Supplied records.
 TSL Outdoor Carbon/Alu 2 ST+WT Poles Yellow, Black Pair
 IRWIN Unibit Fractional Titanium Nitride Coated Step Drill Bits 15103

==

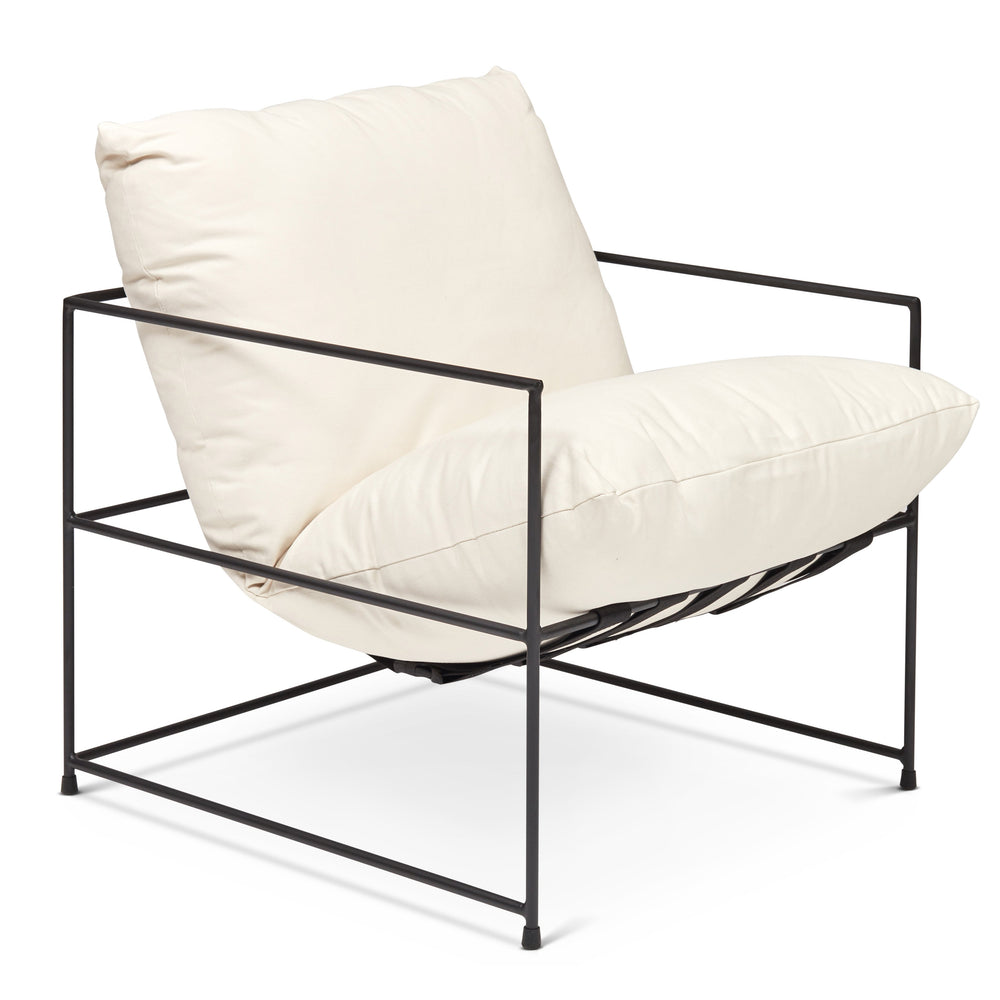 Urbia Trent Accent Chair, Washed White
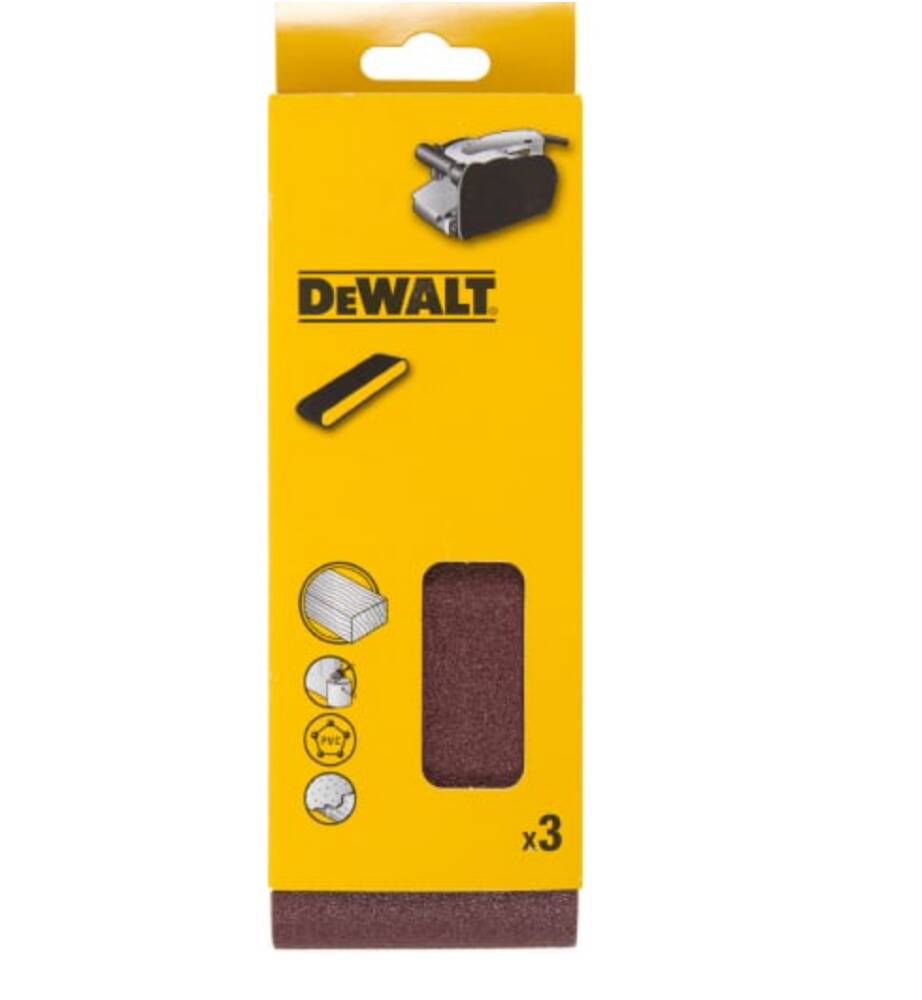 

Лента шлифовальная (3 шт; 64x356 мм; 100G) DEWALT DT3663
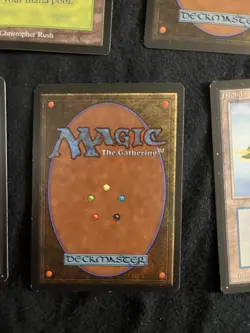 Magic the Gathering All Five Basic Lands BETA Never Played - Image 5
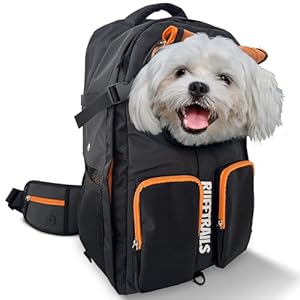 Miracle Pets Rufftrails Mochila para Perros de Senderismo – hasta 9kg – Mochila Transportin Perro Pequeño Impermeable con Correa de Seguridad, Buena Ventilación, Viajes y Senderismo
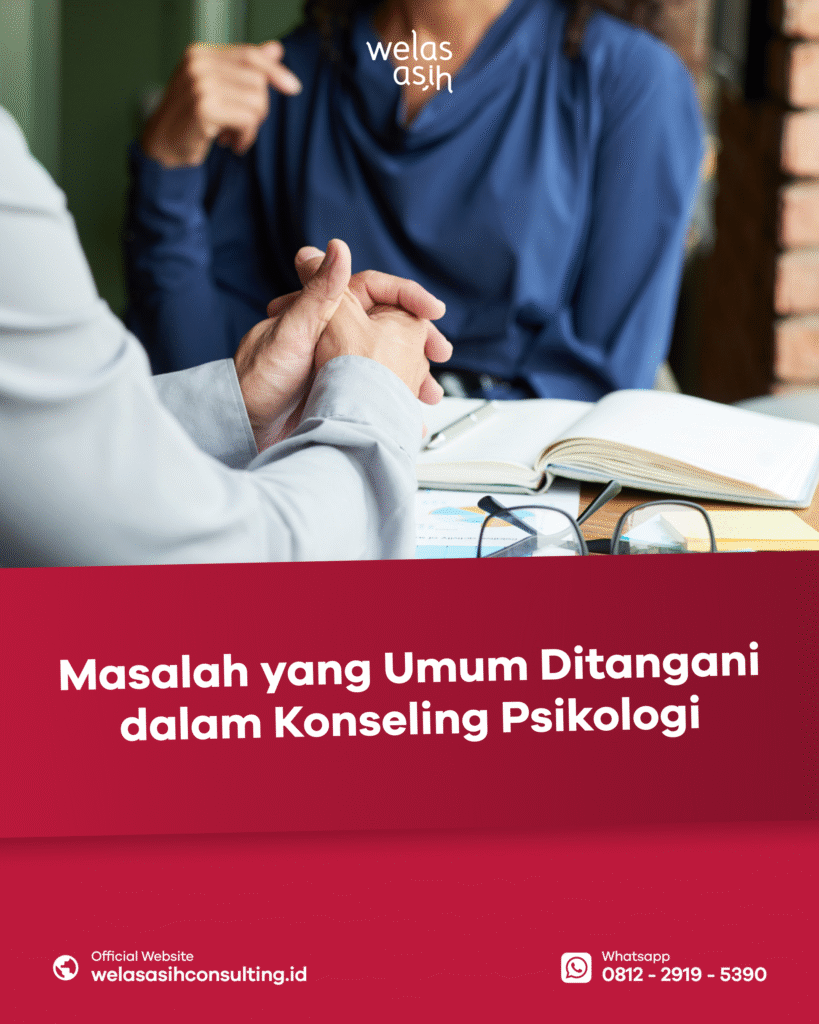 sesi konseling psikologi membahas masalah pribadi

Your task. In the entries above, find the line containing "Urbia Trent Accent Chair, Washed White" and the line containing "sesi konseling psikologi"; give again exactly those two lines and every line between them, minus the pictures.

Answer to the exercise.
 Urbia Trent Accent Chair, Washed White

Лента шлифовальная (3 шт; 64x356 мм; 100G) DEWALT DT3663
 Magic the Gathering All Five Basic Lands BETA Never Played - Image 5
 Miracle Pets Rufftrails Mochila para Perros de Senderismo – hasta 9kg – Mochila Transportin Perro Pequeño Impermeable con Correa de Seguridad, Buena Ventilación, Viajes y Senderismo
 sesi konseling psikologi membahas masalah pribadi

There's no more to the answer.